Nachruf: Sabine Weiss

6. Januar 2022

Mit 97 Jahren ist die Grande Dame der Photographie humaniste in Paris verstorben.
Immerhin acht Jahrzehnte umspannt das Werk der schweizerisch-französischen Fotografin. Sie arbeitete als Reportagefotografin, porträtierte Prominente, doch viel lieber widmete sie sich in ihren Aufnahmen dem Alltagsleben der Menschen. Sie suchte zufällige Begegnungen, interessierte sich für das Leben und das Schicksal ihrer Zeitgenossen, fotografierte das ansonsten Übersehene und kleine Momente voller Empathie – vor allem auf den Straßen ihrer französischen Wahlheimat Paris. Neben Robert Doisneau, Willy Ronis, Édouard Boubat oder Brassaï galt sie daher als die wichtigste – und letzte noch lebende – Vertreterin der Photographie humaniste, eines Genres, das sich den Lebensumständen und Alltagssituationen der Menschen widmet. Ganz nebenbei wurde sie so in den Jahrzehnten ihres Schaffens auch zu einer präzisen Chronistin und feinen Beobachterin des gesellschaftlichen Wandels.

Ihre erste Kamera besaß die 1924 als Sabine Weber in der Nähe von Genf geborene Schweizerin bereits mit zwölf Jahren. Nach ihrer Fotografenlehre in Genf zog sie 1946 nach Paris, hatte ihre erste Anstellung bei dem deutschen Modefotografen Willy Maywald, bevor sie ab 1950 als freie Fotografin für diverse französische und internationale Magazine arbeitete und in deren Auftrag durch die ganze Welt reiste. Lebensmittelpunkt sollte aber immer Paris und vor allem ihr Atelier bleiben, das sie 1950 zusammen mit ihrem Mann, dem amerikanischen Maler Hugh Weiss (1925–2007) am Boulevard Murat im Quartier Auteuil eröffnet hatte. In diesem geschützten Hinterhofdomizil, einem ehemaligen Werkstattgebäude, lebte sie bis zu ihrem Lebensende.

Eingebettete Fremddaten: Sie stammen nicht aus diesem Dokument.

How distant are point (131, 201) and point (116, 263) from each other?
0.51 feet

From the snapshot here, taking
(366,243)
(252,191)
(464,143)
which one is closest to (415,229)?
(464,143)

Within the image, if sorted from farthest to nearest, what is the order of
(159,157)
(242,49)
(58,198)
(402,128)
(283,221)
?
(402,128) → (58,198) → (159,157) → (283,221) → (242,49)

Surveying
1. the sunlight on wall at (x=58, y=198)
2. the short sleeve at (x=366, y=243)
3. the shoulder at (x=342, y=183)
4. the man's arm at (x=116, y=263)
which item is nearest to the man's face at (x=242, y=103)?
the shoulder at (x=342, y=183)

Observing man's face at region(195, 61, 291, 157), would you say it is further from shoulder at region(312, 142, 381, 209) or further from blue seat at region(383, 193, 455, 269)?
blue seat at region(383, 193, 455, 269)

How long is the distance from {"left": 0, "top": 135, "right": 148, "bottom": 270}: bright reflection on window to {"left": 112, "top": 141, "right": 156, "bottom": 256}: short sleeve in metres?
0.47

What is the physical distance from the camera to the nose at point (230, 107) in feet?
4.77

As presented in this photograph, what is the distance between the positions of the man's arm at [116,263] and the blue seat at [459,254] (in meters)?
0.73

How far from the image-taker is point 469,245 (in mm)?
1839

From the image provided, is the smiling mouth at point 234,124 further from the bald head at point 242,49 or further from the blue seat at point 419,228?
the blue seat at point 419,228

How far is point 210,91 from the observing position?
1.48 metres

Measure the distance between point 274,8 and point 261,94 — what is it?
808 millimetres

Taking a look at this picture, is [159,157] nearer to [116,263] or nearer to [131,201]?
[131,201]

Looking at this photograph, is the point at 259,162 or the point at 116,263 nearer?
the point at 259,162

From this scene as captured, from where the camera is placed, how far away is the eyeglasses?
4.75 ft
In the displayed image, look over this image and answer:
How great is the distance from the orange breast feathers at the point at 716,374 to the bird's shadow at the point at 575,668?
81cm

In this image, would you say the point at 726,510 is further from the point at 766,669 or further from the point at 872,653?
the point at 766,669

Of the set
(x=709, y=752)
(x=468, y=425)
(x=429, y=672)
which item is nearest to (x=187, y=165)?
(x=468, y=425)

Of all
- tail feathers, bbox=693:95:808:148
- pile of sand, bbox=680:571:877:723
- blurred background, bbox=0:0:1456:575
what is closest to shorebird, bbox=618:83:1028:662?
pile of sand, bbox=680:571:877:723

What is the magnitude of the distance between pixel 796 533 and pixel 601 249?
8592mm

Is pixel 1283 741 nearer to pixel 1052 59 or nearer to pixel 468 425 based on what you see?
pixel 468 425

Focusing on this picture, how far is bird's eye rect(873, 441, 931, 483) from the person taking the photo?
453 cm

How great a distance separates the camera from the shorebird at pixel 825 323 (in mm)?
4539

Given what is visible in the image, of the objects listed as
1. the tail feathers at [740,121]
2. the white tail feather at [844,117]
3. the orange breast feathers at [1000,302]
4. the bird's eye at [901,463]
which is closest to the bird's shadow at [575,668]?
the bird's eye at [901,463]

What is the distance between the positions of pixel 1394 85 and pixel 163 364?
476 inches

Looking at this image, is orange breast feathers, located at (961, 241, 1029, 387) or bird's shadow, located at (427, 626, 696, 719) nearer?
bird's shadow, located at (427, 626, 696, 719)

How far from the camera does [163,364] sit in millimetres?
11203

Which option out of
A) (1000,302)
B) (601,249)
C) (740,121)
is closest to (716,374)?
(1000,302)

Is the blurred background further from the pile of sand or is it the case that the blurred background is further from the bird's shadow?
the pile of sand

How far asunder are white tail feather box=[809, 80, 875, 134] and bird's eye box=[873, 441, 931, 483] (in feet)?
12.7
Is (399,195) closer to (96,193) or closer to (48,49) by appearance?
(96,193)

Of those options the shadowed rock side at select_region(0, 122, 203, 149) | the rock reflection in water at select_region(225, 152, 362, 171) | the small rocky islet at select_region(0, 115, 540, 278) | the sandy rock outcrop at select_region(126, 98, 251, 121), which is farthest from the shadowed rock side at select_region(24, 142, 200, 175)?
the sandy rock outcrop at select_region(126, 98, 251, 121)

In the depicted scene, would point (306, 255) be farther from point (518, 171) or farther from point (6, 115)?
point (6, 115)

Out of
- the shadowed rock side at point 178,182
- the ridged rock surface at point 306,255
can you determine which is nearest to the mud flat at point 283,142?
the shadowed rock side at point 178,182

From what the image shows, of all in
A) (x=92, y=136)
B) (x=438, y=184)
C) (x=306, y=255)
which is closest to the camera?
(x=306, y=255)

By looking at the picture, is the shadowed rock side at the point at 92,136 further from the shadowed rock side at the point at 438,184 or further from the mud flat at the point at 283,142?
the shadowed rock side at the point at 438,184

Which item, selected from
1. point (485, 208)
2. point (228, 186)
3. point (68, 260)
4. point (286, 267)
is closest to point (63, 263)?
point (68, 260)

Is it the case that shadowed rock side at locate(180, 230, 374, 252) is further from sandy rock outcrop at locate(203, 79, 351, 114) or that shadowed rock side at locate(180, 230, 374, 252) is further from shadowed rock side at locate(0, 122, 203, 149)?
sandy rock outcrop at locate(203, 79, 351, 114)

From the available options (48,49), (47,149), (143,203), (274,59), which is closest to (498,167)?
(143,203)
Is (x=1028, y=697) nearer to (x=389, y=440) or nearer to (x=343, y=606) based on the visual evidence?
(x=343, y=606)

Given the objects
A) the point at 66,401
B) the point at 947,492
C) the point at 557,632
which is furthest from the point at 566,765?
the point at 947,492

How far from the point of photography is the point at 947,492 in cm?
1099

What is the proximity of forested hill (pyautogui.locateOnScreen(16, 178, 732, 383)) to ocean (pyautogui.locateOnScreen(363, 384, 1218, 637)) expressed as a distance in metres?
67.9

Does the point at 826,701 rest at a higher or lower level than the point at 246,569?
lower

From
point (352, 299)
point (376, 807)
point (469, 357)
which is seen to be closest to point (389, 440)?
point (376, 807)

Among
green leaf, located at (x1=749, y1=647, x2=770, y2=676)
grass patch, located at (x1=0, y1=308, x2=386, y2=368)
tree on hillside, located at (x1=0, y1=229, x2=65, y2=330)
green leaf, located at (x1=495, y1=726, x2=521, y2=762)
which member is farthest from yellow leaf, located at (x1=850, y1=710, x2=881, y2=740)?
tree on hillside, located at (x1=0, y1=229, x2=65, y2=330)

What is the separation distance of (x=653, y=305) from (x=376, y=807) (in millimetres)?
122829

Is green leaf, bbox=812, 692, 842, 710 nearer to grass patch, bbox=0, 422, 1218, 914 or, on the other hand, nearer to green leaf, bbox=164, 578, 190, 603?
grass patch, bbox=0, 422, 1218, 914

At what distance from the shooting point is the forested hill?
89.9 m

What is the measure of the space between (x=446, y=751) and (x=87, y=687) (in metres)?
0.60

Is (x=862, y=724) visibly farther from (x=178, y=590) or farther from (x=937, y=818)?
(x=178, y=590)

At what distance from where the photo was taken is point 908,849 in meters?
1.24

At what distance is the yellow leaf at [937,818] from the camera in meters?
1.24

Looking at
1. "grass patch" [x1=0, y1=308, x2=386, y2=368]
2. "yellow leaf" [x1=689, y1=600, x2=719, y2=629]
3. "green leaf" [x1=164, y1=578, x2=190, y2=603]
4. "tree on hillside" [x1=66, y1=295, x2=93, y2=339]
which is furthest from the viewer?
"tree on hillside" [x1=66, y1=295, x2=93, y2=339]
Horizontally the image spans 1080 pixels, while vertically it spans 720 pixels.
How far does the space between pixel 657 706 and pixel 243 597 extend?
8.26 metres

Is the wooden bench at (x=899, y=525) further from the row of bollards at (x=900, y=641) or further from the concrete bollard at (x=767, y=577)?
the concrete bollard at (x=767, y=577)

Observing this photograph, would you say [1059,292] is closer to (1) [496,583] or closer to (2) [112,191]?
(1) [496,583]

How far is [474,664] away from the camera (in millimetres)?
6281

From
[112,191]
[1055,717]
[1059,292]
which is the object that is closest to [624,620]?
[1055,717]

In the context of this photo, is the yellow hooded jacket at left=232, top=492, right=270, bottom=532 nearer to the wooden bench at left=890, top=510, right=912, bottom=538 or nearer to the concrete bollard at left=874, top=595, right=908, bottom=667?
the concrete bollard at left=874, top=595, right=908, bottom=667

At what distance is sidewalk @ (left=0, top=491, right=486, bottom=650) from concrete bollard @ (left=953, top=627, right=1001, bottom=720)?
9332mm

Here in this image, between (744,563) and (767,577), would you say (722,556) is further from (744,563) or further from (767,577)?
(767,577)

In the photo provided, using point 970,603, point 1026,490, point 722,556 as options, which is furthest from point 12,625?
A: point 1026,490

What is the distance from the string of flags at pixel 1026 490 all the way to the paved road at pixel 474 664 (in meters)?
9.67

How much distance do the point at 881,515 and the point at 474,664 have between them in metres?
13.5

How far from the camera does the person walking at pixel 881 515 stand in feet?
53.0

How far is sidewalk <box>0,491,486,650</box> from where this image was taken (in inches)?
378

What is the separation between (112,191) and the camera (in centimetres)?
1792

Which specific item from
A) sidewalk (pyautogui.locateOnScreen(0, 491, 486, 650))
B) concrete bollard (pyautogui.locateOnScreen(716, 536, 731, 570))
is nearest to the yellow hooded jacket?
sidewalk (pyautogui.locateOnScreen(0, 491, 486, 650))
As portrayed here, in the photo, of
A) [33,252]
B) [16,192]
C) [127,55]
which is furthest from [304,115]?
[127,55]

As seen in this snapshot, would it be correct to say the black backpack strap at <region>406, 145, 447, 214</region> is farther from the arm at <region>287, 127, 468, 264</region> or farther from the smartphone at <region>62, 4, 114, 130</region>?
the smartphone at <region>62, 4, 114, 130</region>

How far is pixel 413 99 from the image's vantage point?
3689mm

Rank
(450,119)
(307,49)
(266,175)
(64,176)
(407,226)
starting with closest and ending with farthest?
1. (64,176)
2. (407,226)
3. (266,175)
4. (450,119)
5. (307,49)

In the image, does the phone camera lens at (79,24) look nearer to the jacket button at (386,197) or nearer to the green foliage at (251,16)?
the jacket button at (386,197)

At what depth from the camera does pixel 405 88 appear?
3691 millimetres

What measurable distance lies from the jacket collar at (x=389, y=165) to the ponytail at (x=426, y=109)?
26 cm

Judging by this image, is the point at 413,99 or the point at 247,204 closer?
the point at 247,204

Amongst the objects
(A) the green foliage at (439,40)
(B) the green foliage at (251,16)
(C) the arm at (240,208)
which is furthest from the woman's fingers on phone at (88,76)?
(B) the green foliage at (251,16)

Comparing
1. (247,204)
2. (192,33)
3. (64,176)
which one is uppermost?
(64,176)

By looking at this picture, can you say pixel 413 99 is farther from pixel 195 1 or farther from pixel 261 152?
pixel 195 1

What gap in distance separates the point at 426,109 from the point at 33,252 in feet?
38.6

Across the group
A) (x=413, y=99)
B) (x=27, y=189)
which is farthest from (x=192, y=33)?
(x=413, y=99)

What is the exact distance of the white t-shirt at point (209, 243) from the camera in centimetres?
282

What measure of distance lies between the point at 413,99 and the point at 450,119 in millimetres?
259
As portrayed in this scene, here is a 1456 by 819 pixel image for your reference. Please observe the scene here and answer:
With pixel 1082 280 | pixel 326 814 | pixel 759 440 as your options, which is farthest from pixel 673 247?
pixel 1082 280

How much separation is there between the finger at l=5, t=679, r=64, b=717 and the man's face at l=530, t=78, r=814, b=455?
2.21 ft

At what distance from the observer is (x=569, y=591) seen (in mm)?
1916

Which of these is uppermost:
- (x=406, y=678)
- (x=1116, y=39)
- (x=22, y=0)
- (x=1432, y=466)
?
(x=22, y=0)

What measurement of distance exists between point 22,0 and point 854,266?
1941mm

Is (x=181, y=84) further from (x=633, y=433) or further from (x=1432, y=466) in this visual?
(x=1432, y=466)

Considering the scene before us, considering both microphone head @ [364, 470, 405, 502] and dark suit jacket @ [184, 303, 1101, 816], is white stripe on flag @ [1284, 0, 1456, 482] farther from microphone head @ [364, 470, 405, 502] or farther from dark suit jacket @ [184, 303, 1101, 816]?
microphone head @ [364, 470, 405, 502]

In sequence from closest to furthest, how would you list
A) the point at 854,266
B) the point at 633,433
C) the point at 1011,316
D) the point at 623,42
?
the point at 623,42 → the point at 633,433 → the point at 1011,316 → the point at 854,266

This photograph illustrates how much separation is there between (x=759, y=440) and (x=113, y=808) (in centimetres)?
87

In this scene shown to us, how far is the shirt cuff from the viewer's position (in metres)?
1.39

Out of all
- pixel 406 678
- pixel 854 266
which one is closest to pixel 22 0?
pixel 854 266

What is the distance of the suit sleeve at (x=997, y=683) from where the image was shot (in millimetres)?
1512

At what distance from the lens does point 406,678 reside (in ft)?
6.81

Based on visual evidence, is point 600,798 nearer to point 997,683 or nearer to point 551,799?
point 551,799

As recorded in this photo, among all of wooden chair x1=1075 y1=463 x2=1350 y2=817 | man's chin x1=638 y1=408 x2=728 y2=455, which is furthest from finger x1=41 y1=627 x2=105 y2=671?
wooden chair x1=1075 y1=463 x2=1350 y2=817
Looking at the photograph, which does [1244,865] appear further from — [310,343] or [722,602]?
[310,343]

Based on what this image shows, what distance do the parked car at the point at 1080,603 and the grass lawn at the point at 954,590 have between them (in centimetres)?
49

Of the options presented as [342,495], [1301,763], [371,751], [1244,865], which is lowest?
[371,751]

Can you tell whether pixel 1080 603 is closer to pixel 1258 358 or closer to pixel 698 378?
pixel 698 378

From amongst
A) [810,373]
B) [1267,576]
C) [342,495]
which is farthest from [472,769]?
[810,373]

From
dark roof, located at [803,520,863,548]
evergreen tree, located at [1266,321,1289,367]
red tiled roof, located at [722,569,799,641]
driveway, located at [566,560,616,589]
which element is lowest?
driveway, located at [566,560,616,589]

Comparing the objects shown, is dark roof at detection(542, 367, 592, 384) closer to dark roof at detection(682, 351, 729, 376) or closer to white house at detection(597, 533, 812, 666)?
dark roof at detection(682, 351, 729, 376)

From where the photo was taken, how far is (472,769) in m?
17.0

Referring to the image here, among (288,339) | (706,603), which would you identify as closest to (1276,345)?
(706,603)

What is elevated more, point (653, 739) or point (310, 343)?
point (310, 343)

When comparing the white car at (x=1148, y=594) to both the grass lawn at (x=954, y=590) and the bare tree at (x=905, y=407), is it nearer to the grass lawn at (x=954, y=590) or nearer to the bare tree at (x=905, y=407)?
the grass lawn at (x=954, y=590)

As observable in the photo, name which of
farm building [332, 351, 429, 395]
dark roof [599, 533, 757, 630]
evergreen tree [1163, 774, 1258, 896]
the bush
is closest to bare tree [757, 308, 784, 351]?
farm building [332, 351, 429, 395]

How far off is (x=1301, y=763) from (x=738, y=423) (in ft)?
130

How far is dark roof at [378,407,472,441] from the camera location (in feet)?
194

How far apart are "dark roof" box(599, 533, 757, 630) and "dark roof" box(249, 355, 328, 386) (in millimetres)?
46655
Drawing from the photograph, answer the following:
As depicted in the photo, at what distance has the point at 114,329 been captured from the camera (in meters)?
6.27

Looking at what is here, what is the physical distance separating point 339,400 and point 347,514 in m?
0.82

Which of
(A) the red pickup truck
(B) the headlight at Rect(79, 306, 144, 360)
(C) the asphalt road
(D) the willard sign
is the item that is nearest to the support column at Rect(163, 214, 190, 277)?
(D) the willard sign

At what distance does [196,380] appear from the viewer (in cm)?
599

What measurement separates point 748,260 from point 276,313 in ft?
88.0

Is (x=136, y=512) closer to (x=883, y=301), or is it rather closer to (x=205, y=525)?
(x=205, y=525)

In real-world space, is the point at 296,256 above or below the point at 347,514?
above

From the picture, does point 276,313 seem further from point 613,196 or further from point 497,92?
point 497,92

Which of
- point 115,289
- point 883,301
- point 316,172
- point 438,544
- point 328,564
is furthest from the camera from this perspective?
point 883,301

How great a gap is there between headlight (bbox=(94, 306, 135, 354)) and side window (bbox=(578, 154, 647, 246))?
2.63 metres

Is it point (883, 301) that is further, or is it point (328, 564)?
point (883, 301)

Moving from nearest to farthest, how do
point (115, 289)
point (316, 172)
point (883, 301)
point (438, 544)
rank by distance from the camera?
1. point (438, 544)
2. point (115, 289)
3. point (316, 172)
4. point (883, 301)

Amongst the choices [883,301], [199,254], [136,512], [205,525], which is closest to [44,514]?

In ihren Schwarzweißaufnahmen, die sie bevorzugt mit einer Rolleiflex und einer Leica fotografierte, erzählt Weiss von den universellen menschlichen Erfahrungen, und insbesondere Kinder rückte sie immer wieder in den Mittelpunkt ihrer Aufnahmen. In Interviews betonte sie gern, dass sie sich als „Fotohandwerkerin“ verstand, denn „von Anfang an musste ich von der Fotografie leben, sie war nichts Künstlerisches“. Doch längst haben viele ihrer Aufnahmen den tagesaktuellen Kontext verlassen und wurden in zahlreichen Ausstellungen präsentiert und in Bildbänden publiziert. Insbesondere in den letzten Jahren hatte Weiss zahlreiche öffentliche Auftritte und wurde mit Auszeichnungen geehrt. Im Juli letzten Jahres war ihr Werk im Museon Arlaten in Arles zu sehen, und ab März 2022 ist eine Retrospektive in Venedig geplant. Seit 1995 war sie französische Staatsbürgerin; ihr fotografisches Archiv hat sie bereits vor einigen Jahren dem schweizerischen Musée de l’Élysee in Lausanne übergeben. Am 28. Dezember ist Sabine Weiss in ihrem Zuhause in Paris gestorben, wie ihre Familie jetzt mitteilte.

In der LFI 3/2018 wurde Sabine Weiss als Leica Klassikerin gewürdigt.